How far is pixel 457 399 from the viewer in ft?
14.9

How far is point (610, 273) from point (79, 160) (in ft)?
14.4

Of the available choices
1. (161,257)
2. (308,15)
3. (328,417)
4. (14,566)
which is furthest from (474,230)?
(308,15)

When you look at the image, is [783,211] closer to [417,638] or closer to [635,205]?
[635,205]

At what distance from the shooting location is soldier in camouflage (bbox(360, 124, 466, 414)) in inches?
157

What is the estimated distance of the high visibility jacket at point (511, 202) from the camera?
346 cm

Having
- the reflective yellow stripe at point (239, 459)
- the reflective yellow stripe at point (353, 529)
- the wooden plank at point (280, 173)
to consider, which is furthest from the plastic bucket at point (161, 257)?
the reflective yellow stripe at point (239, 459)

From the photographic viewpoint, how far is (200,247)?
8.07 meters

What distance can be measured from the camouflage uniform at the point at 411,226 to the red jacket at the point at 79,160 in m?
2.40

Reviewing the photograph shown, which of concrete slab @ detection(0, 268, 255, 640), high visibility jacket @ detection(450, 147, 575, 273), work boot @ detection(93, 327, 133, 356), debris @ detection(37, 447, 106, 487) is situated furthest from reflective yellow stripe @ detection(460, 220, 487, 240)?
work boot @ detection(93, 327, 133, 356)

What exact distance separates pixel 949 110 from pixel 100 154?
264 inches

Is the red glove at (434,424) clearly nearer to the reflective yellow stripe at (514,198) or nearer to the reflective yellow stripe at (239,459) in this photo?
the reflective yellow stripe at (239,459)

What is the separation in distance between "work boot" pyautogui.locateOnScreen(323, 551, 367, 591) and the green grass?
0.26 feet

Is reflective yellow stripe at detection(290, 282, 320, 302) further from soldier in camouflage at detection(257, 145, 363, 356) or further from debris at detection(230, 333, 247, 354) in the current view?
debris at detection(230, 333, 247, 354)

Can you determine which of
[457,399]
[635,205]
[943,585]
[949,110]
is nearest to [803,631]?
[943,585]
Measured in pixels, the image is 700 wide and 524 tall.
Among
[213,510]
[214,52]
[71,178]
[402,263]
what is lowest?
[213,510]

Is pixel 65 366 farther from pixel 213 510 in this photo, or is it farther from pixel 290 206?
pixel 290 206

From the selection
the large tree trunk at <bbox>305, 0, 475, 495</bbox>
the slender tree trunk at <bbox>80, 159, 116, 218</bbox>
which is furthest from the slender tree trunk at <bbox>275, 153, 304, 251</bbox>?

TASK BRIEF: All of the material must be reproduced exactly.

EXPECTED ANSWER:
How far is pixel 457 399 from the viewer in ft?
14.9

How far is point (610, 273) from point (79, 160) (in ft)?
14.4

Of the available choices
1. (161,257)
2. (308,15)
3. (328,417)
4. (14,566)
which is furthest from (474,230)?
(308,15)

When you look at the image, is [783,211] closer to [417,638] or closer to [635,205]?
[635,205]

At what distance from the shooting location is soldier in camouflage (bbox(360, 124, 466, 414)) in inches?
157

What is the estimated distance of the high visibility jacket at point (511, 202) from the camera?
346 cm

Having
- the reflective yellow stripe at point (239, 459)
- the reflective yellow stripe at point (353, 529)
- the wooden plank at point (280, 173)
to consider, which is furthest from the plastic bucket at point (161, 257)?
the reflective yellow stripe at point (239, 459)

From the photographic viewpoint, how far is (200,247)?
8.07 meters

What distance can be measured from the camouflage uniform at the point at 411,226 to the red jacket at the point at 79,160 in m?
2.40

Reviewing the photograph shown, which of concrete slab @ detection(0, 268, 255, 640), high visibility jacket @ detection(450, 147, 575, 273), work boot @ detection(93, 327, 133, 356), debris @ detection(37, 447, 106, 487) is situated furthest from reflective yellow stripe @ detection(460, 220, 487, 240)?
work boot @ detection(93, 327, 133, 356)

What exact distance separates pixel 949 110 from pixel 100 154?
264 inches

Is the red glove at (434,424) clearly nearer to the reflective yellow stripe at (514,198) or nearer to the reflective yellow stripe at (239,459) in this photo?
the reflective yellow stripe at (239,459)

What is the separation in distance between "work boot" pyautogui.locateOnScreen(323, 551, 367, 591) and the green grass?
0.26 feet

Is reflective yellow stripe at detection(290, 282, 320, 302) further from soldier in camouflage at detection(257, 145, 363, 356) or further from debris at detection(230, 333, 247, 354) in the current view?
debris at detection(230, 333, 247, 354)

Can you determine which of
[457,399]
[635,205]
[943,585]
[949,110]
is nearest to [803,631]?
[943,585]
Measured in pixels, the image is 700 wide and 524 tall.
Among
[213,510]
[214,52]
[71,178]
[402,263]
what is lowest?
[213,510]

Is pixel 65 366 farther from pixel 213 510 in this photo, or is it farther from pixel 290 206?
pixel 290 206

From the selection
the large tree trunk at <bbox>305, 0, 475, 495</bbox>
the slender tree trunk at <bbox>80, 159, 116, 218</bbox>
which is furthest from the slender tree trunk at <bbox>275, 153, 304, 251</bbox>?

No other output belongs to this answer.